Nel Sud del mondo, invece, gli sprechi alimentari dipendono dalla carenza di infrastrutture adeguate, luoghi di stoccaggio e sistemi di trasporto. Ma va perduto anche il cibo utilizzato come materia prima per biocarburanti, biogas e foraggi animali, in competizione con il consumo umano. In alcune parti del pianeta questa competizione risulta notevolmente sbilanciata in favore degli interessi degli speculatori e dell’agribusiness.

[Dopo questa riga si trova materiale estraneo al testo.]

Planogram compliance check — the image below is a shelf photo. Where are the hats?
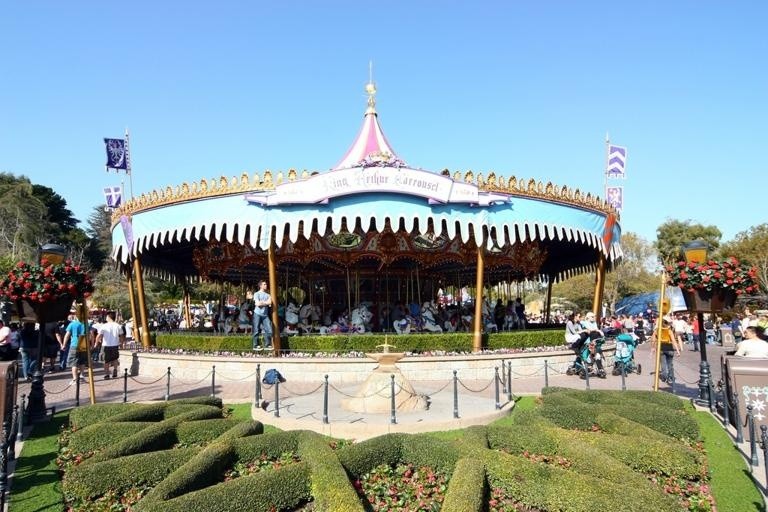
[586,312,594,317]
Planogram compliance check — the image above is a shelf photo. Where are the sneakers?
[253,345,273,351]
[103,369,117,380]
[69,376,86,385]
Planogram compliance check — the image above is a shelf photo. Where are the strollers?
[566,334,641,379]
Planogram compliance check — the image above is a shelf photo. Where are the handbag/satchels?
[262,369,286,384]
[78,334,91,352]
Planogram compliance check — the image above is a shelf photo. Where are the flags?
[607,145,626,175]
[104,187,122,210]
[105,136,128,170]
[607,186,623,209]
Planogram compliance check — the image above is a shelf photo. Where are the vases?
[24,295,74,321]
[681,285,739,316]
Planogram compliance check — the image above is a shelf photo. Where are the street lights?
[24,241,66,419]
[681,240,717,409]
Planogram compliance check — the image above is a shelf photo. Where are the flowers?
[665,255,760,294]
[0,258,97,303]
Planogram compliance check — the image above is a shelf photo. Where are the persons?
[412,296,528,331]
[398,301,410,315]
[0,306,207,385]
[251,279,273,352]
[649,308,768,384]
[524,310,657,376]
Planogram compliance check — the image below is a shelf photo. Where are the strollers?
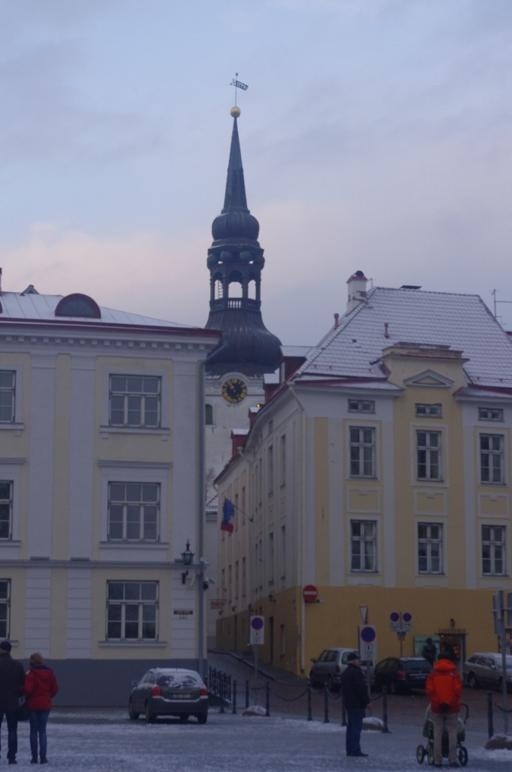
[417,703,469,765]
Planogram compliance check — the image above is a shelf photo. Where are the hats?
[346,653,362,661]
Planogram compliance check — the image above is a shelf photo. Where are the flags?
[220,497,235,535]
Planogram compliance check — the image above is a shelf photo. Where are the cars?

Gli sprechi alimentari non rappresentano soltanto un importante problema etico, ma comportano inevitabilmente uno stress superfluo per le risorse naturali del pianeta. Sovrapproduzione significa utilizzare più energia e più materie prime del necessario. Gli sprechi alimentari sono responsabili del 5% circa delle emissioni di CO2 che contribuiscono al riscaldamento globale e la quota sale al 20% per quanto riguarda le pressioni sulla biodiversità. Almeno il 30% dei terreni agricoli viene sfruttato per produrre cibo che non giungerà mai a destinazione, utilizzando un volume di acqua (definito come consumo di acque di superficie e di profondità) pari a circa 250 chilometri cubici l’anno: tre volte il lago Lemano.

Il triste paradosso è che gli sprechi si moltiplicano a ogni anello della catena di fornitura mentre sul pianeta un miliardo di persone patisce la fame. È il sintomo più evidente di un sistema distorto e non sostenibile sul lungo termine che tratta il cibo come una merce, spogliandolo di tutti i suoi valori culturali, sociali e ambientali.

Slow Food, di conseguenza, lavora per restituire al cibo la sua centralità, tanto nella sfera personale quanto in quella pubblica, dimostrando il suo valore inestimabile in termini economici, ambientali, sociali e culturali. Gli sprechi di cibo sono inaccettabili e la lotta contro questo fenomeno è uno degli aspetti fondanti della missione di Slow Food.